Les bouleversements qui ont secoué le monde arabe depuis le mois de janvier ouvrent une période d’incertitude, non seulement pour les pays qui ont vu leurs régimes politiques s’effondrer ou sérieusement ébranlés par la guerre civile et des conflits d’une envergure insoupçonnée, mais également pour l’ordre mondial ou plus précisément l’ordre occidental dans cette région avec des conséquences encore imprévisibles.
Les mécontentements et contestations populaires se sont dirigés jusqu’à présent contre l’État qui, dans les pays arabes, du Yémen au Maroc, n’a jamais été l’expression de la volonté libre de leurs populations.
Si de façon générale, l’absence de démocratie dans les pays en développement, c’est-à-dire la rupture entre la société civile et la société politique, a historiquement produit des États impopulaires, répressifs et hostiles à la population qui s’appuient sur l’aide et le soutien étrangers, ce divorce entre l’État et la nation est poussé à son extrême dans le monde arabe en raison de la gravité des enjeux économique et géopolitique propres à cette région.
Le pétrole
Le pétrole et la nécessité de l’approvisionnement énergétique des pays consommateurs constituent sans doute le premier facteur qui a façonné l’émergence et l’évolution des États modernes dans les pays du Moyen-Orient et de l’Afrique du Nord depuis près d’un siècle.

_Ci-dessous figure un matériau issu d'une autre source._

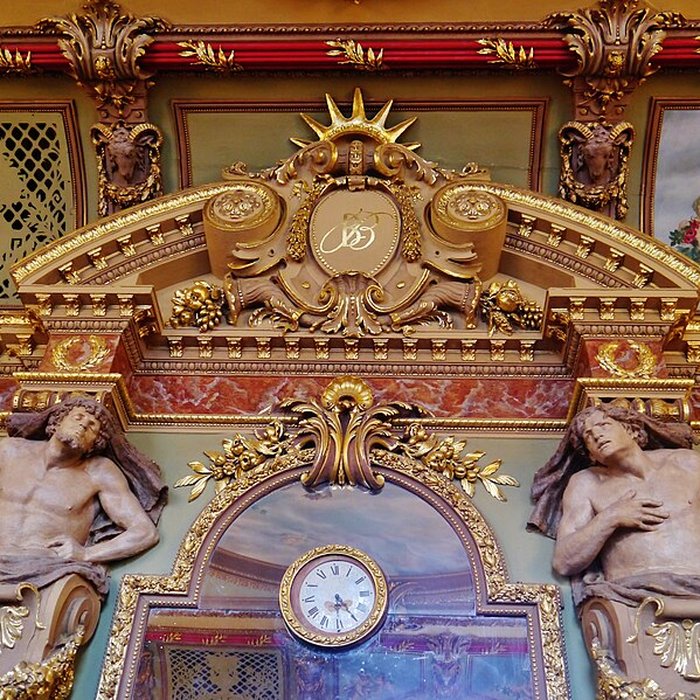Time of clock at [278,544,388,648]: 5:24
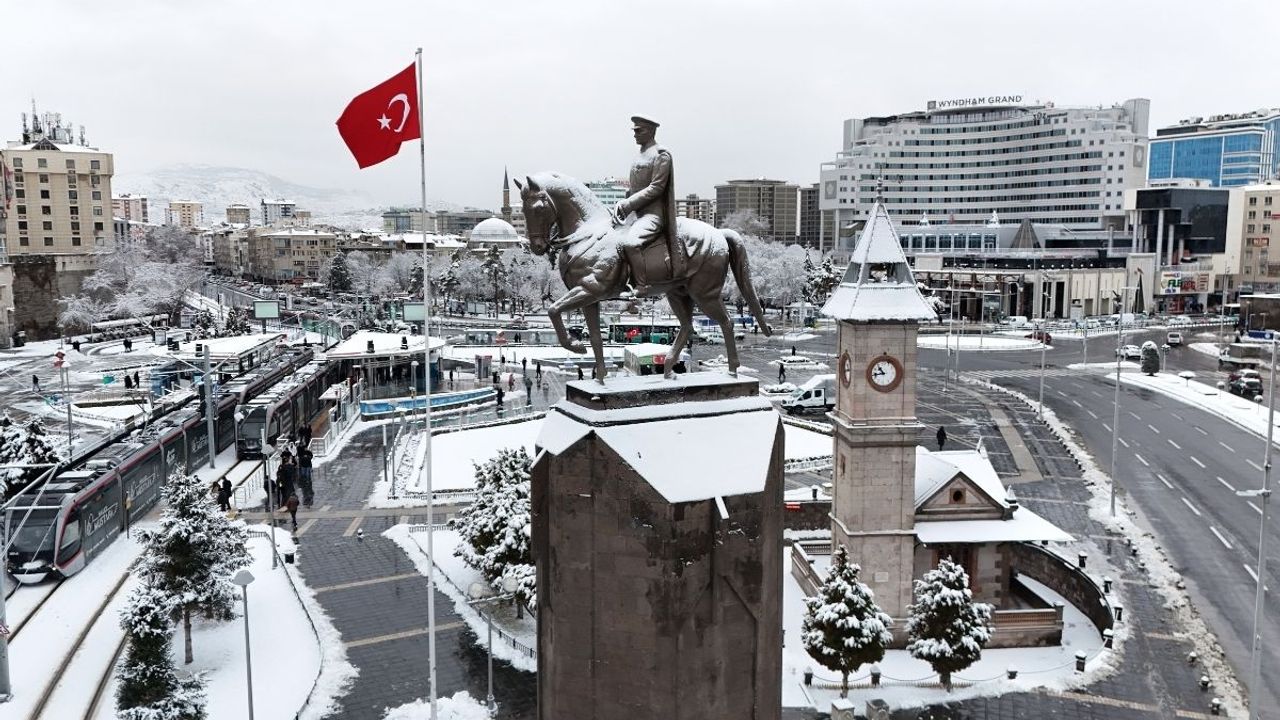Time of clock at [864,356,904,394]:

Il est, par exemple, impossible de comprendre la constitution des riches monarchies pétrolières faiblement peuplées dans le golf Persique en appareils d’État souverains et indépendants sans parler de leurs ententes ouvertes ou tacites avec les firmes pétrolières géantes et les puissances occidentales, d’abord l’Angleterre et surtout les États-Unis depuis la Seconde Guerre mondiale.